Matthew Barney’s “Drawing Restraint,” at the Serpentine

When in London a few weeks ago, I went to see the Drawing Restraint exhibition at the Serpentine Gallery. It was my first time at the Serpentine and I loved it. What a perfectly sized museum! This was a great show and a great, compact space for the material.

I am not a huge Barney fan and actually don’t know much about his work. Before this show I’d only seen one of his movies (and it wasn’t even from the famous Cremaster Cycle), which didn’t overly impress me. So I wasn’t expecting much. So I was kinda shocked to be blown away by this exhibition of such exquisitely wrought objects. But it was the drawings that really blew me away. I was fascinated by one drawing of the rock of Gibraltar, drawn from a ship’s deck. The lines on the paper were so evocative of movement, pressure, lightness, sea air and wind. I could feel him tracing, caressing the coastline. I found the visceral quality that many seem to attribute to his sculptures made of materials like vaseline and wood just as palpable here in the drawings.
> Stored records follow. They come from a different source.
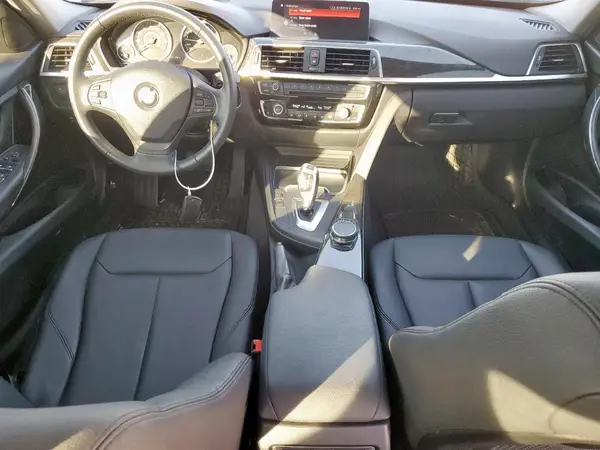 WBA8A9C56JAH14304 2018 BMW 3ER - Image 8
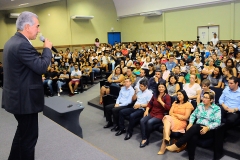 Assinatura do termo do programa Vale Universitário - Foto Edemir Rodrigues (29)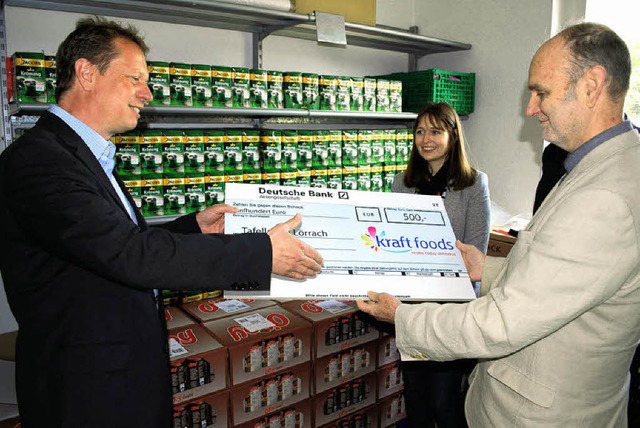 Peter Jungbeck, Li Huber und Werner Merz bei der Spendenbergabe im Tafelladen.   | Foto: Thomas Loisl Mink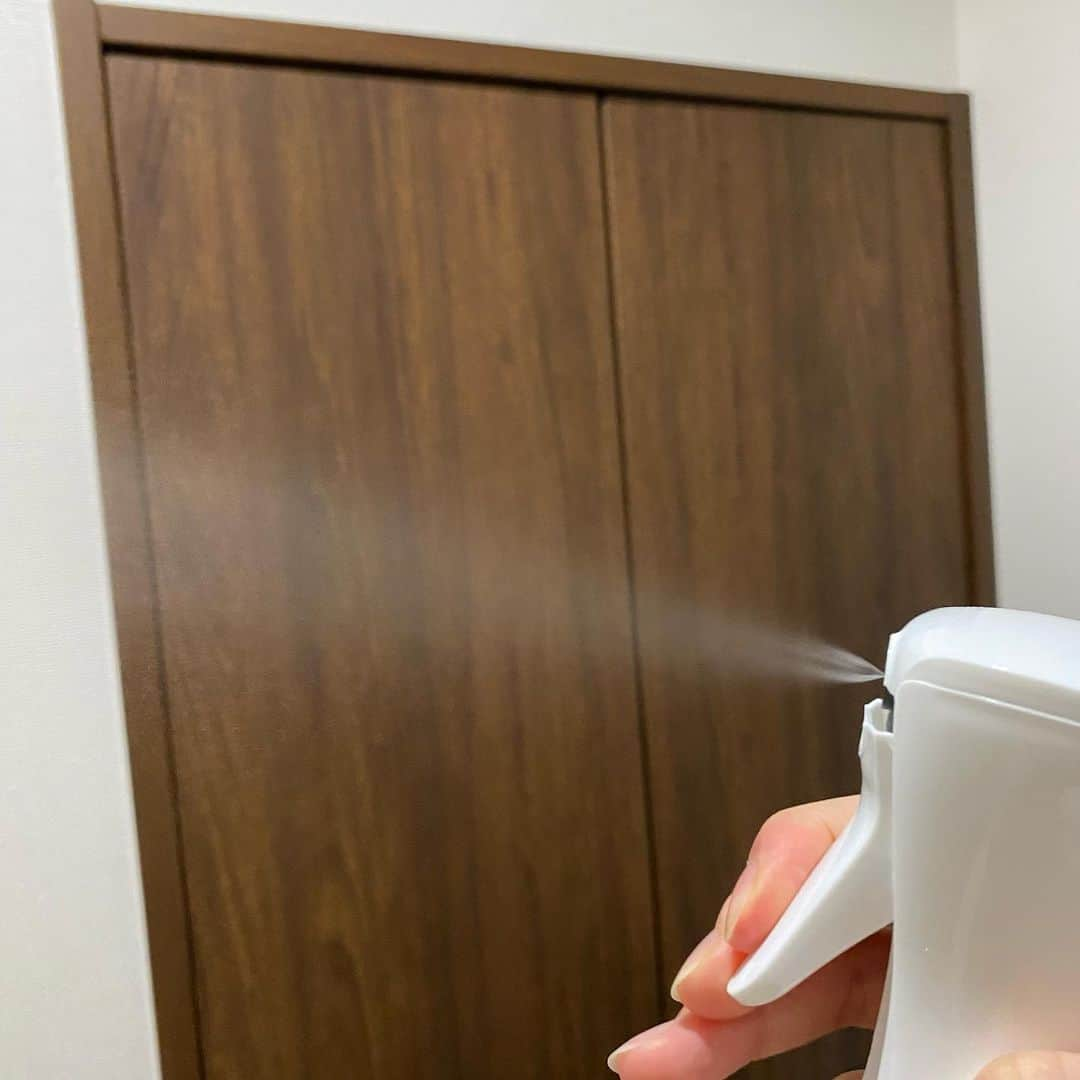 mizukiさんのインスタグラム写真 - (mizukiInstagram)「.  医師が開発、医療従事者が製造 水と酸素から作る 手肌に優しい除菌剤🫧  Plasma Aqua® (プラズマアクア)  「医療用逆浸透水(超純水)」と 「医療用酸素」を原料としていて 安全で除菌力が強いのが特徴。  肌が荒れやすくて アルコール消毒が苦手な方や 動物やお子様がいる家庭に おすすめです🐶🐈♡  霧もかなり細かくて使いやすい◎  PR @plasma_aqua #除菌剤 #除菌スプレー #プラズマアクア #除菌」11月23日 18時59分 - mizukich13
Another element I really enjoyed, and which I didn’t know previously about Barney, is the athleticism. Throughout one of the galleries were a  series of drawings on the gallery wall made by Barney while holding onto rock-climbing holds high up on the wall. The rock-climbing gym cum gallery: the holds were still there on the wall and I found myself staring at the grips, trying to flash the wall…figure out my route and mentally preparing myself to climb (oh I wish I could have!). Almost unwillingly, I stared at the holds and the corresponding shoe smudges on the wall, trying to re-trace the route Barney would have taken to climb up, brace himself with one arm, and reach out to draw on the wall a few feet away. It just brought the process to life for me. It was like I made a movie inside my head recreating the action that made these marks.